# Indexed Substance Statements ​

The Substance language allows users to define indexed expressions that expand into multiple statements. An indexed statement is a single substance statement (as described above) with templated identifiers and an indexing clause. A common example is declaring an indexed set of variables:

substance
Vector v_i for i in [0, 2]
-- is equivalent to Vector v_0, v_1, v_2

Templated identifiers (like v_i in the example) are regular Substance identifiers consisting alphanumeric characters and underscores, except that the last underscore and the substring following it denote an indexed variable. In the example, _i in v_i denotes an index variable i taking on the values in the range of [0, 2], i.e. 0, 1, 2. This line of code then gets expanded into three statements Vector v_0, Vector v_1, and Vector v_2.

INFO

The phrase i in [x, y] for some x and y requires that i is an integer, i $\geq$ x, and i $\leq$ y. As such, expressions like Vector v_i for i in [3, 0] has no effect, since there is no integer i that is at least 3 and at most 0.

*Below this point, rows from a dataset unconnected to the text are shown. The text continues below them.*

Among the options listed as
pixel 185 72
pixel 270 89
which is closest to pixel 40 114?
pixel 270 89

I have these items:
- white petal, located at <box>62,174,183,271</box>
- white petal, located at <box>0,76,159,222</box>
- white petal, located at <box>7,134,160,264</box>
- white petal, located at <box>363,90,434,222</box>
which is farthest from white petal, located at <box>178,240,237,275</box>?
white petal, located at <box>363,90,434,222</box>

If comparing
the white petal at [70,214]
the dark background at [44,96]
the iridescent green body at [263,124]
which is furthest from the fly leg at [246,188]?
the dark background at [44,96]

When templated identifiers collide with regular identifiers, the latter is shadowed in indexing statements:

substance
Vector v_i, v_j, vec1

Vector v_i for i in [0, 10]
-- ok: expands into v_0, v_1, v_2, ..., v_10

Vector v_j for i in [0, 1]
-- error: the range of j is not defined by i in [0, 1]
-- notice that v_j here does not refer to the v_j defined above
-- since v_j occurs in an indexed statement.

Orthogonal(v_i, vec1) for i in [0, 3]
-- ok: expands into Orthogonal(v_0, vec1); Orthogonal(v_1, vec1);
--     Orthogonal(v_2, vec1); Orthogonal(v_3, vec1)
-- notice that vec1 does not have an underscore, so it is treated
-- as a regular substance variable

Orthogonal(v_i, v_j) for i in [0, 5]
-- error: the range of j is not defined by i in [0, 5]

When multiple template variables and ranges are present, Substance takes all combinations (cartisian product) of the indices in the ranges, like

substance
Orthogonal(v_i, v_j) for i in [0, 1], j in [1, 2]
-- expands into Orthogonal(v_0, v_1); Orthogonal(v_0, v_2);
-- Orthogonal(v_1, v_1); Orthogonal(v_1, v_2)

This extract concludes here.